--- START DATA LINES ---

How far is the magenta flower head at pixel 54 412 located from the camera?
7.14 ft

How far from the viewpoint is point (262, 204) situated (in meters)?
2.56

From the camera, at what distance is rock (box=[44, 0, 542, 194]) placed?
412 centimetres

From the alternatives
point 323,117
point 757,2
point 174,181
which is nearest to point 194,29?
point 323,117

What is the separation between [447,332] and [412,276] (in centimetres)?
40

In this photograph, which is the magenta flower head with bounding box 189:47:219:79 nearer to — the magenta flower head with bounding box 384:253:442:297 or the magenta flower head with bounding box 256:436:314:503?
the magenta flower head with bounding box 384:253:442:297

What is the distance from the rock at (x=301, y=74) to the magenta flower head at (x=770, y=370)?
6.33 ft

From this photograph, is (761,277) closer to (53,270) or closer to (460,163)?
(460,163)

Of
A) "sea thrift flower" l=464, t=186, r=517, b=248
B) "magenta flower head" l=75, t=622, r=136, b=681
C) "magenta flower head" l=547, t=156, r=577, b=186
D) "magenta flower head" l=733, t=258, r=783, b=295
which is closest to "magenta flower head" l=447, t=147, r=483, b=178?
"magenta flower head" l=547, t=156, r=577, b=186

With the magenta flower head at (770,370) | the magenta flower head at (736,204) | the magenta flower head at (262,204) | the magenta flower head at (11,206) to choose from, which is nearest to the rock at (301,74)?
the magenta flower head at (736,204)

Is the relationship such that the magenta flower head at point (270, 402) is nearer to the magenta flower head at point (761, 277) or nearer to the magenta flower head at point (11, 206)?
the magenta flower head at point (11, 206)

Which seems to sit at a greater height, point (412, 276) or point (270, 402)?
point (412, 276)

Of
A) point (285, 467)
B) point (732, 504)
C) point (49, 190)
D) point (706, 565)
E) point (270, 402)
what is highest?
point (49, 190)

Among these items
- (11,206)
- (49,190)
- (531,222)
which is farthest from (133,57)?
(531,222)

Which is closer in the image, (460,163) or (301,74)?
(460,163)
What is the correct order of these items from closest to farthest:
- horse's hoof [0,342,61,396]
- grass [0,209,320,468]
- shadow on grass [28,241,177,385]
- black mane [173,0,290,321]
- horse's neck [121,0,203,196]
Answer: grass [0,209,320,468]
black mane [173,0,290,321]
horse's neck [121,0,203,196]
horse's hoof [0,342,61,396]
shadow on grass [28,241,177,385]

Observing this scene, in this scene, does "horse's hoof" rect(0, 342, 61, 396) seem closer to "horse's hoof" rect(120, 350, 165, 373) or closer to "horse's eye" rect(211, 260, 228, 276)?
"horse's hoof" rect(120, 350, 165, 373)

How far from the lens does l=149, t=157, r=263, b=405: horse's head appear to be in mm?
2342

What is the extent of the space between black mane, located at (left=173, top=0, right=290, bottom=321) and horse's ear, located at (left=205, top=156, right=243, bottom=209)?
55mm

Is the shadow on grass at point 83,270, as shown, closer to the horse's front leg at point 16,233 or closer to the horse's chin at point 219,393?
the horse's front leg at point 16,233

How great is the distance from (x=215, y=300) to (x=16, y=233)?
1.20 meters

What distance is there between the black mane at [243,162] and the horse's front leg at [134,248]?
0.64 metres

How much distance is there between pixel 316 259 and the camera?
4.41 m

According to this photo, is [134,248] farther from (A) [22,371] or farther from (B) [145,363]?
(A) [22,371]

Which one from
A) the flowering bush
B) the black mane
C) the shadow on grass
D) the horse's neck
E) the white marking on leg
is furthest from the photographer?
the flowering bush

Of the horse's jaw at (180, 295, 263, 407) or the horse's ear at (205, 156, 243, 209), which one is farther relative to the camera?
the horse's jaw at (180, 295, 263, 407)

--- END DATA LINES ---
--- START DATA LINES ---

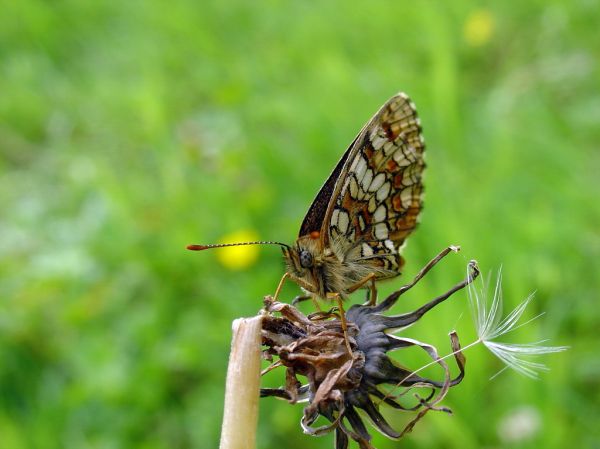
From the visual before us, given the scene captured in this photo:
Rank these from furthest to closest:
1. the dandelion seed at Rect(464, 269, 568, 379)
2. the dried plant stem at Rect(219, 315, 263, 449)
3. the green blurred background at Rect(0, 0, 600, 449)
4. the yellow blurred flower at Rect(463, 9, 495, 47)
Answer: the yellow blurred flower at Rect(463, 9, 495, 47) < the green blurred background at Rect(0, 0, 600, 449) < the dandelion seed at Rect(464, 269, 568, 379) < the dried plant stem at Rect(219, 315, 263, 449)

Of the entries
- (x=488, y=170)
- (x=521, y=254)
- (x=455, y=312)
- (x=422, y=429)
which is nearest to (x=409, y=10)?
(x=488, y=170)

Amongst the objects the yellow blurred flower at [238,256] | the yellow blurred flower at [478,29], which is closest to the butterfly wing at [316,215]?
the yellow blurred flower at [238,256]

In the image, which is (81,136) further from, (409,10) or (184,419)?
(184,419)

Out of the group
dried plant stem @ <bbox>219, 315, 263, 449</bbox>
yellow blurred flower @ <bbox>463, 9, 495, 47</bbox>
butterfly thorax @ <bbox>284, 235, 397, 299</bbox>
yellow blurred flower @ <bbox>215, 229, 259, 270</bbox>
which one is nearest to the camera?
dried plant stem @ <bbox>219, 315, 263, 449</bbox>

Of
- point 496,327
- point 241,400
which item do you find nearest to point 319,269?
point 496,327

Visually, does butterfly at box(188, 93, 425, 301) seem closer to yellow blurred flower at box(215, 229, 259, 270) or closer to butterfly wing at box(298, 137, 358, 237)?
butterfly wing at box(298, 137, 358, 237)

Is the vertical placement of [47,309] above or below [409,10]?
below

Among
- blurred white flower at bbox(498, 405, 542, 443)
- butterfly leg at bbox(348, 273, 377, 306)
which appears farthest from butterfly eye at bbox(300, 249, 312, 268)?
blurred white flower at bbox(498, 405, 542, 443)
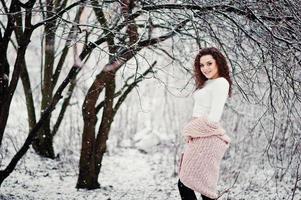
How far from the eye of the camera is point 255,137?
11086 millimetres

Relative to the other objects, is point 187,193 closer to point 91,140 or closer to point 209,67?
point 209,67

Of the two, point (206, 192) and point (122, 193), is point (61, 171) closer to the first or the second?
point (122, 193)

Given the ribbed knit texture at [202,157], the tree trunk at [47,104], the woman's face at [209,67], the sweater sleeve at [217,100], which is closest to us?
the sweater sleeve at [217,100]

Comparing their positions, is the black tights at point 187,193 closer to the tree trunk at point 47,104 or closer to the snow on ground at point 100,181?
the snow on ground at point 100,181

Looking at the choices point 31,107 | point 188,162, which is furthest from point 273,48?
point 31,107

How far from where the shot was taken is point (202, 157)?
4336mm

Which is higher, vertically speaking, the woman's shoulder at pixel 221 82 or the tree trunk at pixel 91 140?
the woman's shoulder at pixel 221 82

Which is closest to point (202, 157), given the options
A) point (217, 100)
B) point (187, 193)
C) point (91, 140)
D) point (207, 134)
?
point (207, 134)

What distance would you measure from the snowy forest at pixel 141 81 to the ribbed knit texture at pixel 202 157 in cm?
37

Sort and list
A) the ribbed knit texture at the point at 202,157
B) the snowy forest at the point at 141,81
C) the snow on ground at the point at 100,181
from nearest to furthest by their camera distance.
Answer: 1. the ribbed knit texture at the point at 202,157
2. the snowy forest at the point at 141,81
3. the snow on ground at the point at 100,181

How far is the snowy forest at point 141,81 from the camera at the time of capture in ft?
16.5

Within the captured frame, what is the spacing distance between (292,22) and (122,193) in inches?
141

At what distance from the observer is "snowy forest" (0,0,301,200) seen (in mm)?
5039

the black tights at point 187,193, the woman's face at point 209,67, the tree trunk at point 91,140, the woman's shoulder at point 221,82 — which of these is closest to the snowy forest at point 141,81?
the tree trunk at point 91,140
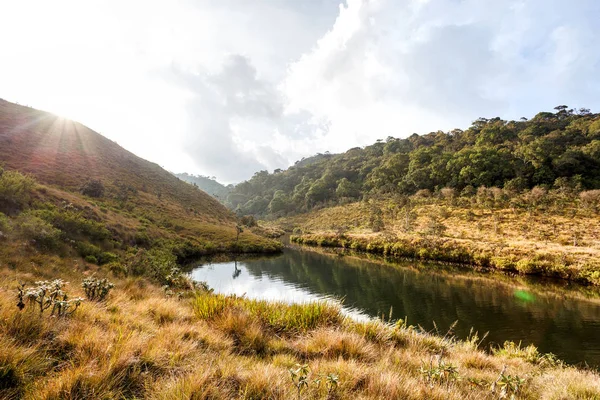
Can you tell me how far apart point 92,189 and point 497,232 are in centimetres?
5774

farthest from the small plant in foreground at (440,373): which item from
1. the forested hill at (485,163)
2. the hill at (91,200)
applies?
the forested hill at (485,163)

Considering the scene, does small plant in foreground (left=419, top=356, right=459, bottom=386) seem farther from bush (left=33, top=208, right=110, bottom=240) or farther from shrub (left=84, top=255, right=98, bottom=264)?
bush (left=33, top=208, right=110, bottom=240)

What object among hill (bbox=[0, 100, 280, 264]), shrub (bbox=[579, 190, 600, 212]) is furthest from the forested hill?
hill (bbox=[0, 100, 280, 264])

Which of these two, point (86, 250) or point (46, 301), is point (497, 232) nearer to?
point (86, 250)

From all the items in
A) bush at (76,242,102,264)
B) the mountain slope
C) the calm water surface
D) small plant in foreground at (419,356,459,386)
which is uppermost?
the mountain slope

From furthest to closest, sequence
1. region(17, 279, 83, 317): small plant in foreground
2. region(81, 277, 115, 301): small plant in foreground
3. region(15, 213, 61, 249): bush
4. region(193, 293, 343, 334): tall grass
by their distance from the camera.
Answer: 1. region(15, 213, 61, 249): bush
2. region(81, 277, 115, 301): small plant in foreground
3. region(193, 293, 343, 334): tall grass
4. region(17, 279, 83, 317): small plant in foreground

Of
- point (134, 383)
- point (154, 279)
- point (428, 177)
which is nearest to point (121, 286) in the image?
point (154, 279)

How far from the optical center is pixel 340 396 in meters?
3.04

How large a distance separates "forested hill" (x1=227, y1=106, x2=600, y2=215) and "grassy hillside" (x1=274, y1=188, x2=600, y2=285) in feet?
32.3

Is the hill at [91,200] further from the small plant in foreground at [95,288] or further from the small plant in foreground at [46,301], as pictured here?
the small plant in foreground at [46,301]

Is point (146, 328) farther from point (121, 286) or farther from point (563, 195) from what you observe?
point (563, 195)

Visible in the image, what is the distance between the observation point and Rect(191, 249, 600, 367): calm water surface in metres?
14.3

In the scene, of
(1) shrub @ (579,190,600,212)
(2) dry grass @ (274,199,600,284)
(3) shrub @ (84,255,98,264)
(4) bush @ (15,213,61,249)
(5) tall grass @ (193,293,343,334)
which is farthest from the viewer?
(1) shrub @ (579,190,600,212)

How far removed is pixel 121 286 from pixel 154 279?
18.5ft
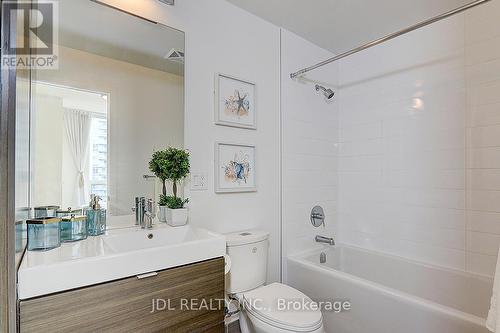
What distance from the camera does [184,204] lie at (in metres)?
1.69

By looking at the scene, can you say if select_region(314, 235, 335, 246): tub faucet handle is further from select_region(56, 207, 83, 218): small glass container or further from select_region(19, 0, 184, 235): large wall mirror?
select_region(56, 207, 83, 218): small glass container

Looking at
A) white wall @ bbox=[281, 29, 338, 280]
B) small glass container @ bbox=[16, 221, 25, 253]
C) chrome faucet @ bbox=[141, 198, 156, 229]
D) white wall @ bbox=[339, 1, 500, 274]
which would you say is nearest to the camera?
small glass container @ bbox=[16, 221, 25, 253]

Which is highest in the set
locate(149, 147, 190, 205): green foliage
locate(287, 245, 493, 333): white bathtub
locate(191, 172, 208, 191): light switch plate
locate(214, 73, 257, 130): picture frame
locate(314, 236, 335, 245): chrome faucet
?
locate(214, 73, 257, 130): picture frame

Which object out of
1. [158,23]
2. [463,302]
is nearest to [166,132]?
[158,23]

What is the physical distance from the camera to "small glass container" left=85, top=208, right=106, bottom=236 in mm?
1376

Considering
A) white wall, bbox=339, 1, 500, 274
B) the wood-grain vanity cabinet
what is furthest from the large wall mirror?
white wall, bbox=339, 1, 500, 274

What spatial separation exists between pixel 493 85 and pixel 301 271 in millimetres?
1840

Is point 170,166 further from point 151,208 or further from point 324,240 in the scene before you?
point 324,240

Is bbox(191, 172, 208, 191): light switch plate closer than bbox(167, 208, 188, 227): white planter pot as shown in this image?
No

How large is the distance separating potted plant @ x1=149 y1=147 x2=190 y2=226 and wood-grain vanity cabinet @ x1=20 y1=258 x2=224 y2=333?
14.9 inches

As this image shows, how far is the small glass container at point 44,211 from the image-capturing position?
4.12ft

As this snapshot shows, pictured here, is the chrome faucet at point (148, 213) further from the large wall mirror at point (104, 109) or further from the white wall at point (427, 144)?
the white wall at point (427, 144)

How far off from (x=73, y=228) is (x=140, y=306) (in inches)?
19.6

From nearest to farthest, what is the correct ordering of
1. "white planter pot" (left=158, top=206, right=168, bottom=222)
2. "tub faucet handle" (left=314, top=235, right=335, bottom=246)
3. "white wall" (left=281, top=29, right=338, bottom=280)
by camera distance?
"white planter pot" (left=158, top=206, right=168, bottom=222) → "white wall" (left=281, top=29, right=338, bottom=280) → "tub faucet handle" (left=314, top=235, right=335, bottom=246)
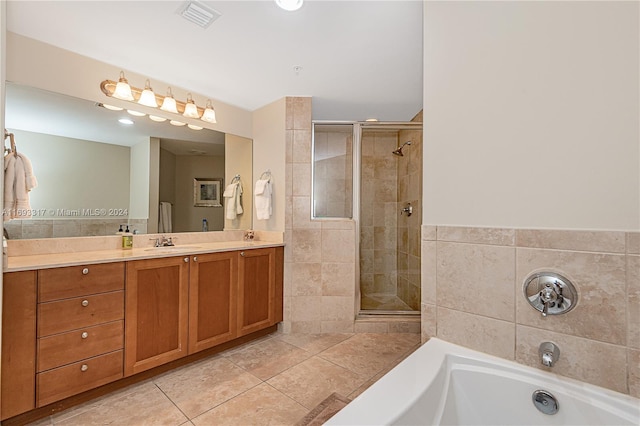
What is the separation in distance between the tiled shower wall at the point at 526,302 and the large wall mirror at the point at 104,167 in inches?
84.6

--- END DATA LINES ---

▸ **GIVEN INSTRUCTION**:
Copy out, word for word, the part of the material that opens with the line containing "Considering the scene, does" and closes with the line containing "4. region(17, 279, 83, 317): small", including both of those lines.

▸ **CORRECT ANSWER**:
Considering the scene, does small plant in foreground (left=419, top=356, right=459, bottom=386) seem farther from bush (left=33, top=208, right=110, bottom=240) or farther from shrub (left=84, top=255, right=98, bottom=264)?
bush (left=33, top=208, right=110, bottom=240)

What object among hill (bbox=[0, 100, 280, 264]), shrub (bbox=[579, 190, 600, 212]) is furthest from the forested hill?
hill (bbox=[0, 100, 280, 264])

Which of these two, point (86, 250) or point (46, 301), is point (497, 232) nearer to?
point (86, 250)

From all the items in
A) bush at (76,242,102,264)
B) the mountain slope
C) the calm water surface
D) small plant in foreground at (419,356,459,386)
which is uppermost?
the mountain slope

From furthest to closest, sequence
1. region(17, 279, 83, 317): small plant in foreground
2. region(81, 277, 115, 301): small plant in foreground
3. region(15, 213, 61, 249): bush
4. region(193, 293, 343, 334): tall grass
by their distance from the camera.
Answer: 1. region(15, 213, 61, 249): bush
2. region(81, 277, 115, 301): small plant in foreground
3. region(193, 293, 343, 334): tall grass
4. region(17, 279, 83, 317): small plant in foreground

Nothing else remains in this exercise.